Published: March 05, 2018
Anyone au fait with openEHR knows the benefits of using its dual-modeling architecture to underpin an electronic health record. It is, after all what it was designed for. But I recently came across a paper which espoused the virtues of using openEHR as the basis for a data warehouse which made me think about the wider attributes of that underlying reference model.
The paper in question, Archetype-based data warehouse environment to enable the reuse of electronic health record data by Marco-Ruiz et al. (2015)1 reflects on a real world implementation of an openEHR based clinical decision support system in Norway. Their primary goal was to reuse data available in multiple different systems that unfortunately had been stored in legacy data formats. The challenge was to take this, transform it and then make it available for the successor to a disease surveillance system called SNOW.
The authors give a great overview of the principle problems with semantic interoperability, and the need for common syntax and clinical definitions. It also introduced me to the concept of the "impedance mismatch"2 that exists between the information model (i.e. the electronic health record) and the inference model. The latter is needed for decision support and data warehousing to understand clinical guidelines and protocols. An inference model is defined by Rector et al. as3
models that encapsulate knowledge needed to derive the conclusions, decisions, and actions that follow from what is stored.
SNOW facilitated some clever use cases to support microbiology teams. Based on certain factors, staff were able to order additional tests for infectious diseases such as Norovirus if they believed that there was the beginning of an epidemic or some form of outbreak.
But the underlying architecture was problematic and a standards based approach was sought. Traditional clinical information systems were not usually structured in a way that supported ad-hoc queries (with accompanying services), but of course openEHR is different thanks to the Archetype Query Language (AQL). This is part of the reason why the new data warehouse architecture was based on the openEHR standard.
The authors used LinkEHR as their "normalization platform" to transform data from the legacy source to the target archetype structures. Marand's Think!EHR was used for the persistent clinical data repository (CDR).

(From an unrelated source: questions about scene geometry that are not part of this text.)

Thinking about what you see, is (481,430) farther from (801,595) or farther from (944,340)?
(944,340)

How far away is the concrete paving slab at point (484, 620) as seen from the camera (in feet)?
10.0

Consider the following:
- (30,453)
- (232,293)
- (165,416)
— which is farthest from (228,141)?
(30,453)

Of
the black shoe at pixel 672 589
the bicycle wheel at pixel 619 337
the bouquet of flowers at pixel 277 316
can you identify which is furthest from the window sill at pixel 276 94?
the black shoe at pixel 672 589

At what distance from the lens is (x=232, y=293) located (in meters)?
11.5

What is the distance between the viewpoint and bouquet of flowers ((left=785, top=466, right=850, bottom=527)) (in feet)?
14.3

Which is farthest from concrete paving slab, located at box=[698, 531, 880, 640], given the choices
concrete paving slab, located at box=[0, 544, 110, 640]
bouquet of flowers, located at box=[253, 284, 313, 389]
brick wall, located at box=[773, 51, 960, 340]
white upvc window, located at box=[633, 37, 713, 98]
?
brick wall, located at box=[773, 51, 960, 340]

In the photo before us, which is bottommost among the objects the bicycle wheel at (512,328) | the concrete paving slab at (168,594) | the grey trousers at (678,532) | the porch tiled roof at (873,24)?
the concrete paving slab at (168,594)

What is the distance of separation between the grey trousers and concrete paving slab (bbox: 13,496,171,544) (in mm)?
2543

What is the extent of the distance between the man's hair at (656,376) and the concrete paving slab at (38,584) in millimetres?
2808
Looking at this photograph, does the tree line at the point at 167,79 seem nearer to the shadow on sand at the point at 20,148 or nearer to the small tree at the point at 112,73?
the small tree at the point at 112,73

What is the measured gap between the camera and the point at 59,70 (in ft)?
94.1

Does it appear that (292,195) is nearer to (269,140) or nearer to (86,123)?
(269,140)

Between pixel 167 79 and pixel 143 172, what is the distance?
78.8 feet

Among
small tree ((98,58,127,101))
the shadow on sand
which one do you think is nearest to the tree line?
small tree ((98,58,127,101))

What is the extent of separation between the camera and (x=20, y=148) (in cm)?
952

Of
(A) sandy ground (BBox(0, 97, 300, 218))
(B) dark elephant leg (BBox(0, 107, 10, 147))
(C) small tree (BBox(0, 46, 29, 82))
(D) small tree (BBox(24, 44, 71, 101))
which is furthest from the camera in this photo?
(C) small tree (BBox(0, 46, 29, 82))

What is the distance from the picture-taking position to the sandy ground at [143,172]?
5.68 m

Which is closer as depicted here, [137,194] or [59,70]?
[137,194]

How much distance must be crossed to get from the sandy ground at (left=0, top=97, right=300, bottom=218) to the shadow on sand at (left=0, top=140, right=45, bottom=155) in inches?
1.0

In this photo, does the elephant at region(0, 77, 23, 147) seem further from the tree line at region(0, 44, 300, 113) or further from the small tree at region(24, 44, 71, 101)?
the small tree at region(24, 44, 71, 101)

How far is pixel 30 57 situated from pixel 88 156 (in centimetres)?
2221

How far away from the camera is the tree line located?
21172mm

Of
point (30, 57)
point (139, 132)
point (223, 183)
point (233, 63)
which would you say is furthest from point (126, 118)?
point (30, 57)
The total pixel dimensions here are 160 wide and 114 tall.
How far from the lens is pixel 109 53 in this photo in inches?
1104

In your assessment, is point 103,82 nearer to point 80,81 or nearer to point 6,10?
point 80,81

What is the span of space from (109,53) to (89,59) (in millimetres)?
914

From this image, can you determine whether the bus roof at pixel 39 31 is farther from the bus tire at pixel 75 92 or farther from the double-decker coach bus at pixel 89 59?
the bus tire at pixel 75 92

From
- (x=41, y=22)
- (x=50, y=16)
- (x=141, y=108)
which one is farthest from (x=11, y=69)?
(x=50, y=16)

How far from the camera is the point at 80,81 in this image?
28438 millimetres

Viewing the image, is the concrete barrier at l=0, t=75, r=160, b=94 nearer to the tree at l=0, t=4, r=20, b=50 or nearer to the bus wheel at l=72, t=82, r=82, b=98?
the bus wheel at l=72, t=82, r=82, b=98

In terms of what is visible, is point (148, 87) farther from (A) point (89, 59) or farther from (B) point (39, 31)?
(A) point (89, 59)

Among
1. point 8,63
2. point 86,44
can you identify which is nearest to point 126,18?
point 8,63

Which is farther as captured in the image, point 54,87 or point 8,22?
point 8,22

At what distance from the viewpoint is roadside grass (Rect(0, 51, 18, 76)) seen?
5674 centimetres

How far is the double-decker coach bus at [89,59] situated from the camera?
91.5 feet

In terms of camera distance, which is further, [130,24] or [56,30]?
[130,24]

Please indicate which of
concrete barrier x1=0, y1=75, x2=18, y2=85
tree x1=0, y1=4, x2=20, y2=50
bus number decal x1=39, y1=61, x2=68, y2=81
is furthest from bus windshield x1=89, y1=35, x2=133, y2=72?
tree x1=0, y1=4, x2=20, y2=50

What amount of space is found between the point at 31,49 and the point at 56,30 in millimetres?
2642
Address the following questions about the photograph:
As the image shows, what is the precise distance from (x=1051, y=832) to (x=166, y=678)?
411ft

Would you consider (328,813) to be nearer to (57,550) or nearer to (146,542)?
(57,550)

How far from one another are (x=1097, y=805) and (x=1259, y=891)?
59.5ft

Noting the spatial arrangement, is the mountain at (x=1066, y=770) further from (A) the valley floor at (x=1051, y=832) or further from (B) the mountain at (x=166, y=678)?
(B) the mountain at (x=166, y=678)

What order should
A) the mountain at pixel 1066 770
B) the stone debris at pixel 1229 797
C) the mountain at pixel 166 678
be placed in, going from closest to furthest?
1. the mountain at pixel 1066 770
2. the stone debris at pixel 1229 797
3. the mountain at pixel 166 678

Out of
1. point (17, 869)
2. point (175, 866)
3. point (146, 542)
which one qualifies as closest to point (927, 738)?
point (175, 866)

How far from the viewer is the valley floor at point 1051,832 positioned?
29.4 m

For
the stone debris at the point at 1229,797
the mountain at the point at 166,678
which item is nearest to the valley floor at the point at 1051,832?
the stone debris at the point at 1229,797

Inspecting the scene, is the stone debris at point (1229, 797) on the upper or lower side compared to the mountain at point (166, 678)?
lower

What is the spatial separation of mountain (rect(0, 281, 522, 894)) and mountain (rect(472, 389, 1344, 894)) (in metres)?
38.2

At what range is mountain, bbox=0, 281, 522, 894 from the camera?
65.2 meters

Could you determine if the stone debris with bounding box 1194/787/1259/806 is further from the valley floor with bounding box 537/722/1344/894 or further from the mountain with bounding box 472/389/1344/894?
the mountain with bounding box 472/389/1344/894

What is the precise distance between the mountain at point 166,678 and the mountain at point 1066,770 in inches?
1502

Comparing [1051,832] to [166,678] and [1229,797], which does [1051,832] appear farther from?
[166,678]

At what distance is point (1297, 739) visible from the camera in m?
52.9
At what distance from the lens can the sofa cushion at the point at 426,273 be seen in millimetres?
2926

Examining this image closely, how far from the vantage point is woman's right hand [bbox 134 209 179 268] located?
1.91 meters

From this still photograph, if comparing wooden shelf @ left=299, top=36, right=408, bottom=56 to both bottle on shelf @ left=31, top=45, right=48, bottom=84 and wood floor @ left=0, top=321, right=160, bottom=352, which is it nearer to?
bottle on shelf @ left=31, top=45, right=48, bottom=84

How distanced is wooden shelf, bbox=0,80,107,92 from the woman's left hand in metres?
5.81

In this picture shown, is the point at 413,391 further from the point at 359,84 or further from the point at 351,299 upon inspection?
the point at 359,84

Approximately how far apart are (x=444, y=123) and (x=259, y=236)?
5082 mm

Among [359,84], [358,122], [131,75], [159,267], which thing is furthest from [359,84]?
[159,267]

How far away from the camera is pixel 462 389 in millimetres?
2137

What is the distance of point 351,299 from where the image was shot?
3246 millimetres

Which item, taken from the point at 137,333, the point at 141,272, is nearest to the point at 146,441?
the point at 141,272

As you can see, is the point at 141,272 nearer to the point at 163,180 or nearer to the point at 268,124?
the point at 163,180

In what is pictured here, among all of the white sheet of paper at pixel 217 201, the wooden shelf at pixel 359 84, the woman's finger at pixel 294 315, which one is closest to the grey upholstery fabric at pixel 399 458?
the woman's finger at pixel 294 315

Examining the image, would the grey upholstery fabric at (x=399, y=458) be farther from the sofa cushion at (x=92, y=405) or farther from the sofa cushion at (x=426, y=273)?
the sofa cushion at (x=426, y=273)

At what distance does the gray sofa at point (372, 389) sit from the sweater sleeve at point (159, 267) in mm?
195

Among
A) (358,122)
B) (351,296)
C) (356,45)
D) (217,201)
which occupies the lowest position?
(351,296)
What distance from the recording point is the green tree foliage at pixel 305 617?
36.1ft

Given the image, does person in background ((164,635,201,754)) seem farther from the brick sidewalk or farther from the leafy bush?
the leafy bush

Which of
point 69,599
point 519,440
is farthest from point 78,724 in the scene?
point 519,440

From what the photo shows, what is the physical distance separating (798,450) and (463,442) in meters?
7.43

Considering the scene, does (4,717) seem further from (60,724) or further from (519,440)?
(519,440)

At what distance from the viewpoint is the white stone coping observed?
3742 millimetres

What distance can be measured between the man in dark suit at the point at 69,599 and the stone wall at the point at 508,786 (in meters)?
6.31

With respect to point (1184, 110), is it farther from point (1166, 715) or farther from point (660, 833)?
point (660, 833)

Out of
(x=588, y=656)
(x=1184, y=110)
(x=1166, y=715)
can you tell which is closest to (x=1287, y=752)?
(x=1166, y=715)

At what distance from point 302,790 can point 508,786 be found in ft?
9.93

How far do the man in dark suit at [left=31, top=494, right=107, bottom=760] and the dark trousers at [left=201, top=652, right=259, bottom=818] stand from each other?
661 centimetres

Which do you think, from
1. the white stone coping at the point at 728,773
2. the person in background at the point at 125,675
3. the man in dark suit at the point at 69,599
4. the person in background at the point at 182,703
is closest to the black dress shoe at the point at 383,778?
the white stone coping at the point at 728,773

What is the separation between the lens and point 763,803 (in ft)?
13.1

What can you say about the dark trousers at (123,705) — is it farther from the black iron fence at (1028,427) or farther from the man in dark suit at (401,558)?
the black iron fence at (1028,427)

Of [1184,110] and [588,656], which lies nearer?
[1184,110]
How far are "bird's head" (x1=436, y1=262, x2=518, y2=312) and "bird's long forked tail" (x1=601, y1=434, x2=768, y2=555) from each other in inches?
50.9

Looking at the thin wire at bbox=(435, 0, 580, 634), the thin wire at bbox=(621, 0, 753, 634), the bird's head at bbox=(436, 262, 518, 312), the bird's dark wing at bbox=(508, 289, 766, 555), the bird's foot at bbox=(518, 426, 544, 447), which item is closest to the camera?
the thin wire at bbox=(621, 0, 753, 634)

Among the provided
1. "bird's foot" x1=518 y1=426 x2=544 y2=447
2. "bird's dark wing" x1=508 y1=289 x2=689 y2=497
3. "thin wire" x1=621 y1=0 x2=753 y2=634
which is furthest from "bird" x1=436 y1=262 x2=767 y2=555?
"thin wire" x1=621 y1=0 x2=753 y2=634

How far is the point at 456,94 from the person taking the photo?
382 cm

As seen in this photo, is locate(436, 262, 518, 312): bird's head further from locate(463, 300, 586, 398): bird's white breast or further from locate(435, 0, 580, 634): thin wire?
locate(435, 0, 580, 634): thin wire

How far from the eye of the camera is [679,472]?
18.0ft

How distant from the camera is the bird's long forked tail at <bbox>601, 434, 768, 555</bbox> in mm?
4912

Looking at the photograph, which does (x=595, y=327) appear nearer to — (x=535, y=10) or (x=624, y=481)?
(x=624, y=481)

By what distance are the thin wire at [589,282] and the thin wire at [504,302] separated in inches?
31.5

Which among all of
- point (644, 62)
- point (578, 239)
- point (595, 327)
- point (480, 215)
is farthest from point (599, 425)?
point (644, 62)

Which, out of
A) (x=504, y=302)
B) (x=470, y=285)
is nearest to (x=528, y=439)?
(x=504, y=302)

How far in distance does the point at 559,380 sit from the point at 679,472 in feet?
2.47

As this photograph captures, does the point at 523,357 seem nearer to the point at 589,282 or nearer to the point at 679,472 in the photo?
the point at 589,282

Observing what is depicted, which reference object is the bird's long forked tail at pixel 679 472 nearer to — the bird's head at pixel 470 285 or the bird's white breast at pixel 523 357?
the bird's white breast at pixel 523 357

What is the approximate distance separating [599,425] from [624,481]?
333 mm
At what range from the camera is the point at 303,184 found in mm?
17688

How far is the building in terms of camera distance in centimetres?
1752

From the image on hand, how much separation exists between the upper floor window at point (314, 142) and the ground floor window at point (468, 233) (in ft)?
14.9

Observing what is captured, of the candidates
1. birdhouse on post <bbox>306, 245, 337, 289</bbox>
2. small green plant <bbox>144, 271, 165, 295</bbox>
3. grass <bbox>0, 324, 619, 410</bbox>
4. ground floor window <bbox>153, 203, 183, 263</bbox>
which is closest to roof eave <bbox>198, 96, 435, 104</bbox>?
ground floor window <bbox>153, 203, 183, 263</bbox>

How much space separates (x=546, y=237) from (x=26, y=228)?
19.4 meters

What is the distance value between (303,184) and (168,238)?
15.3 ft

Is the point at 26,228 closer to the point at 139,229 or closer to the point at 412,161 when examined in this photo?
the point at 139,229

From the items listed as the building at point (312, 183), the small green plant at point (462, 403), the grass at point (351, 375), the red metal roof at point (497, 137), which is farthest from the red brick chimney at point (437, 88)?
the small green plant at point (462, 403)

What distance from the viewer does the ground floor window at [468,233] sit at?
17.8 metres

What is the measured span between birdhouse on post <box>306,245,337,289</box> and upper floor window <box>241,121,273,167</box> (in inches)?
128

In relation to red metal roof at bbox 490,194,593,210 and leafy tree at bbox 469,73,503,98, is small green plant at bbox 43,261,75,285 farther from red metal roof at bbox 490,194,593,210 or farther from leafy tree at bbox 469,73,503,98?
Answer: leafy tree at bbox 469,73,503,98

One of the interesting points they make is the importance of the clinical modeling. In most cases when looking to migrate legacy data, an Extract, Transform and Load (ETL) process is carried out. These steps refer to firstly getting the legacy data out, then converting it to some format or structure that fits the new system, and finally getting loaded into the new repository. But Marco-Ruiz and friends added modeling to the first stage of proceedings.
Of course this makes perfect sense as the archetype structure needed to be clearly built up front. But they make recommendations within the paper to indicate that where health data is concerned we should potentially consider a new acronym based on Model/Extract/Transform/Load (METL) as standard. Part of the reason for this, and their support for openEHR architecture, is that the reference model takes a lot of the effort away from defining a complex target schema in which the transformed data needs to reside.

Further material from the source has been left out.